> _Página_
====================

Há casos em que uma espécie de prazer é condicionada por uma certa sucessão de pequenas crispações de desprazer: atinge-se, assim, a um crescimento bastante rápido , do sentimento de potência, do sentimento de prazer. (...). Um pequeno obstáculo é suplantado, mas imediatamente segue-se outro que também é suplantado – esse jogo de existências e vitórias estimula ao máximo o sentimento geral de potência, supérfluo e excessivo; constitui precisamente a essência do prazer. (ênfases no original).

 

Para Nietzsche, a essência do sofrimento não consiste numa diminuição da vontade de potência, ou “do sentimento de potência”. A dor pode ser um estimulante para o acúmulo de potência, ao menos para o tipo humano afirmador. O que determina o que provoca prazer e o que provoca desprazer é o grau de potência de uma vontade de potência, de tal sorte que “a mesma coisa, em relação a uma pequena quantidade de potência, manifesta-se como um perigo e a necessidade de evitá-lo logo que possível pode, quando se tem consciência de uma potência maior, trazer consigo uma excitação voluptuosa, uma sensação de prazer”. (ibid., § 306).

O prazer não se dá como resultado da satisfação da vontade; a satisfação da vontade repousa sobre o fato de ela superar-se, de ela querer assenhorear-se “do que encontra em seu caminho”. (ibid.). O prazer reside justamente nesse avanço da vontade de encontro com aquilo que se lhe apresenta como obstáculo ao qual ela impõe resistência; o prazer já se encontra no embate da vontade contra um adversário. Para Nietzsche, o “homem feliz” que se reconforta na ataraxia é o ideal do rebanho. Tomar como critério de avaliação do mundo a quantidade de prazer alcançado é uma atitude própria do tipo humano cansado da vida, para quem “o mundo é algo que razoavelmente não deveria existir porque ocasiona ao sujeito sensível mais desprazer que “prazer””, visão esta a que Nietzsche acrescenta o seguinte comentário – “semelhante palavrório chama-se hoje pessimismo”. (ibid. § 312).

====================

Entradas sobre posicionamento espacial
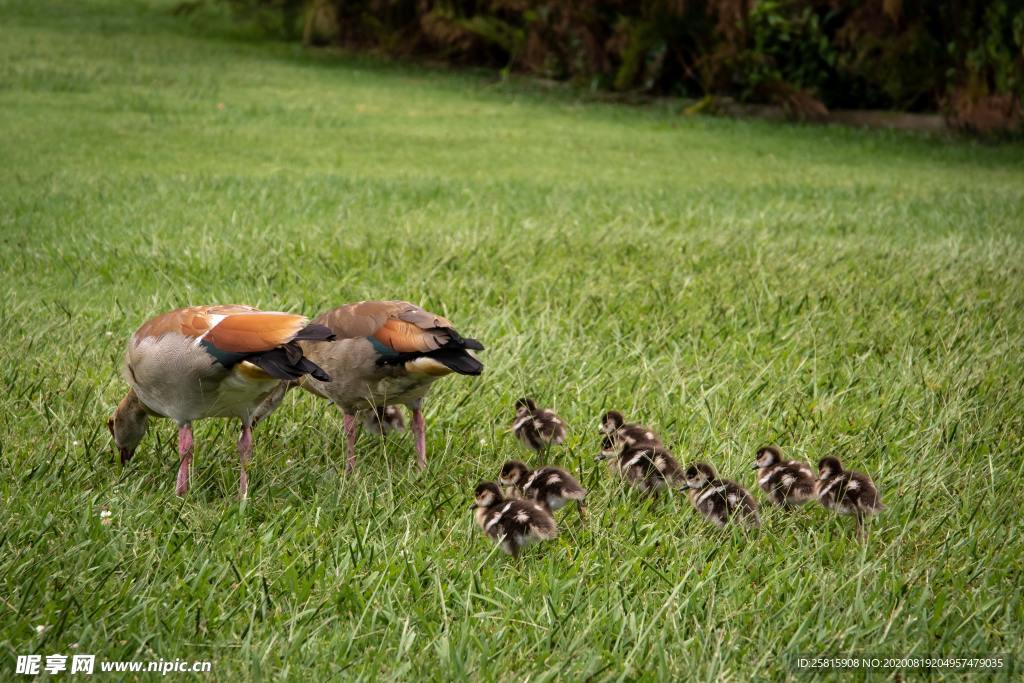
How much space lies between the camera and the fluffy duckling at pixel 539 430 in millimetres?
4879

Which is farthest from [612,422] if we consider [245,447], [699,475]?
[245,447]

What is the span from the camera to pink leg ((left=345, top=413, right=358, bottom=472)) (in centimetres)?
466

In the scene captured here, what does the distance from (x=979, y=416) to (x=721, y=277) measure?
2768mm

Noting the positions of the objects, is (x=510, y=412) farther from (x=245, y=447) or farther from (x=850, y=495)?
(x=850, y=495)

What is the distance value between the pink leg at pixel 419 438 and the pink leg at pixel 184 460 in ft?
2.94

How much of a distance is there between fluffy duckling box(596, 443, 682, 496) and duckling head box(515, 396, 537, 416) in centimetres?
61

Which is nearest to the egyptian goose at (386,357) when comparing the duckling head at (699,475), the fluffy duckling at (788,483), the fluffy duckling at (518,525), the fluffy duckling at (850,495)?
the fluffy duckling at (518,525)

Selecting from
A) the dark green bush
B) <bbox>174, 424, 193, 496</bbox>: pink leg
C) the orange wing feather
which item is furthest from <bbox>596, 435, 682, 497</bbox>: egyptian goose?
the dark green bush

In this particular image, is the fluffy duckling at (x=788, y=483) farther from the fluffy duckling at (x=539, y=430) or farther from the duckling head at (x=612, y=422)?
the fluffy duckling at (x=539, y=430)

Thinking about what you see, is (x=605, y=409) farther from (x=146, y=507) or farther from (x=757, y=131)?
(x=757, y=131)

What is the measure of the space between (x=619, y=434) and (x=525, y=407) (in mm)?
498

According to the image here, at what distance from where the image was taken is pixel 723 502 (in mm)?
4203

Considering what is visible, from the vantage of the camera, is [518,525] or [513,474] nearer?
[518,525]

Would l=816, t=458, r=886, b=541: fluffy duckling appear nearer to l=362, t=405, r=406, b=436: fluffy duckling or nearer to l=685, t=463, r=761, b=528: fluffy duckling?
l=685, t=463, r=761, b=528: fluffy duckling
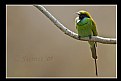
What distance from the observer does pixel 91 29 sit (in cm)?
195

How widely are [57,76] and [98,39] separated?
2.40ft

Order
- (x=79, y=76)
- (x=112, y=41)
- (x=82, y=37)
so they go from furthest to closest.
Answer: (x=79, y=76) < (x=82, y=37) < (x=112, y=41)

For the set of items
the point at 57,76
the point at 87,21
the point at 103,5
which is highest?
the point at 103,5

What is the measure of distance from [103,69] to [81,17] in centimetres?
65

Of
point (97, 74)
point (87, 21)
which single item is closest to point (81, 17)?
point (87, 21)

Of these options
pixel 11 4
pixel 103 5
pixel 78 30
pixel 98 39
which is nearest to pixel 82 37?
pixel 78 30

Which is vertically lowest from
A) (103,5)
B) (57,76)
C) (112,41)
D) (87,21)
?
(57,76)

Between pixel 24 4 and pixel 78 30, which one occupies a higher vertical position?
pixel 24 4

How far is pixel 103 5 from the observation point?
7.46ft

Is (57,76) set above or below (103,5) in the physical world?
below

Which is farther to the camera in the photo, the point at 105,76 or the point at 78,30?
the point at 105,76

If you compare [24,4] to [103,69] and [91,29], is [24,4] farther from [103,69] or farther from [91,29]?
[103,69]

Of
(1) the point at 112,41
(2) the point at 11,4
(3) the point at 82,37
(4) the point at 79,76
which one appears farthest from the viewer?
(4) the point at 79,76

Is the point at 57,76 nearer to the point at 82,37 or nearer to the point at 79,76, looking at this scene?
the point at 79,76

====================

> _Exercício proposto 1_
Segundo o texto sobre Nietzsche, o que é o ideal do rebanho?
> _Exercício proposto 2_
Liste, na ordem em que aparecem, todas as indicações entre parênteses no texto sobre Nietzsche, incluindo os próprios parênteses.
> _Exercício proposto 3_
Transcreva do texto sobre Nietzsche o trecho que começa em “O prazer não” e termina em “(ibid. § 312).”.
As entradas não têm relação com o texto sobre Nietzsche.

> _Resposta do exercício 1_
O “homem feliz” que se reconforta na ataraxia.

> _Resposta do exercício 2_
(...)
(ênfases no original)
(ibid., § 306)
(ibid.)
(ibid. § 312)

> _Resposta do exercício 3_
O prazer não se dá como resultado da satisfação da vontade; a satisfação da vontade repousa sobre o fato de ela superar-se, de ela querer assenhorear-se “do que encontra em seu caminho”. (ibid.). O prazer reside justamente nesse avanço da vontade de encontro com aquilo que se lhe apresenta como obstáculo ao qual ela impõe resistência; o prazer já se encontra no embate da vontade contra um adversário. Para Nietzsche, o “homem feliz” que se reconforta na ataraxia é o ideal do rebanho. Tomar como critério de avaliação do mundo a quantidade de prazer alcançado é uma atitude própria do tipo humano cansado da vida, para quem “o mundo é algo que razoavelmente não deveria existir porque ocasiona ao sujeito sensível mais desprazer que “prazer””, visão esta a que Nietzsche acrescenta o seguinte comentário – “semelhante palavrório chama-se hoje pessimismo”. (ibid. § 312).